The problem
The lines below starting at the line containing "Brazaletes de Protección" and ending at the line containing "13-річна кропивничанка стала" are to be repeated exactly, with both ends kept and nothing else added.

The data
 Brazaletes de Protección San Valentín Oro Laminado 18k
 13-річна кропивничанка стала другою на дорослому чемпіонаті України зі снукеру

---

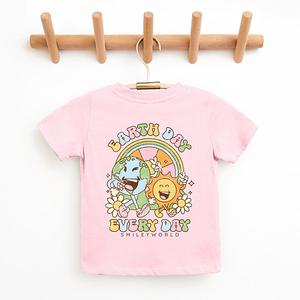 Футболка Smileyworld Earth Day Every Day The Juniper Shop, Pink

Your solution
 Brazaletes de Protección San Valentín Oro Laminado 18k
 13-річна кропивничанка стала другою на дорослому чемпіонаті України зі снукеру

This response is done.